-- Start Data shown --
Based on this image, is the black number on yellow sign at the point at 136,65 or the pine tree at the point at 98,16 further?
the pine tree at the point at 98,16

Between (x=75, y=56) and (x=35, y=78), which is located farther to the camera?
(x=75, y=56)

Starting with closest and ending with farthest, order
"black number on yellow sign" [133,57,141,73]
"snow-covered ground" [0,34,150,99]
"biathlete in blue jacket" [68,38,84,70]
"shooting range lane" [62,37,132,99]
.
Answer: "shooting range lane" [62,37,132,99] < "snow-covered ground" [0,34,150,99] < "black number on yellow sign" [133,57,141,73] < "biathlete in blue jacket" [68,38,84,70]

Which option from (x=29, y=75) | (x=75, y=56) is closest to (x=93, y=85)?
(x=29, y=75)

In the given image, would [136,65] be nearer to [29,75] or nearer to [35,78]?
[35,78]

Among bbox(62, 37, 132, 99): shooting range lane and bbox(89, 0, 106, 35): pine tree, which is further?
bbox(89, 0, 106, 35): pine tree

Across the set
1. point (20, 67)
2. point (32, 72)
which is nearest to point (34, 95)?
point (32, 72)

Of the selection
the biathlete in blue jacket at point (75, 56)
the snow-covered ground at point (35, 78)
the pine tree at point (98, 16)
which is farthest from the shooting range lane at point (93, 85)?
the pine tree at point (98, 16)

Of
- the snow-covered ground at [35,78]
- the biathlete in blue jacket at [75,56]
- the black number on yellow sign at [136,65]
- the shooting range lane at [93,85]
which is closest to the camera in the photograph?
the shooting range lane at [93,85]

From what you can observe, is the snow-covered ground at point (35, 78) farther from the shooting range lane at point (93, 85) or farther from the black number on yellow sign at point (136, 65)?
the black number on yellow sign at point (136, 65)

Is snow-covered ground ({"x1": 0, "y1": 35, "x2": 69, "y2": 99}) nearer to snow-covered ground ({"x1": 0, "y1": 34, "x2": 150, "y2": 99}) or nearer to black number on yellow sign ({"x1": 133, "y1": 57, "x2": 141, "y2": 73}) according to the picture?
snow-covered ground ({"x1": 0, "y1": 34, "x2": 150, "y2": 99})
-- End Data shown --
Given request: Edit the lines from the one containing "Across the set" through the end of the material so that "biathlete in blue jacket" becomes "skier in blue jacket", leaving everything else unchanged. Return only those lines.

Expected output:
Across the set
1. point (20, 67)
2. point (32, 72)
which is nearest to point (34, 95)?
point (32, 72)

Of the selection
the skier in blue jacket at point (75, 56)
the snow-covered ground at point (35, 78)
the pine tree at point (98, 16)
which is farthest from the shooting range lane at point (93, 85)?
the pine tree at point (98, 16)

Of
- the snow-covered ground at [35,78]
- the skier in blue jacket at [75,56]
- the black number on yellow sign at [136,65]
- the shooting range lane at [93,85]
which is closest to the camera in the photograph?
the shooting range lane at [93,85]

From what you can observe, is the snow-covered ground at point (35, 78) farther from the shooting range lane at point (93, 85) or farther from the black number on yellow sign at point (136, 65)?
the black number on yellow sign at point (136, 65)

Is snow-covered ground ({"x1": 0, "y1": 35, "x2": 69, "y2": 99}) nearer to snow-covered ground ({"x1": 0, "y1": 34, "x2": 150, "y2": 99}) or nearer to black number on yellow sign ({"x1": 133, "y1": 57, "x2": 141, "y2": 73}) according to the picture?
snow-covered ground ({"x1": 0, "y1": 34, "x2": 150, "y2": 99})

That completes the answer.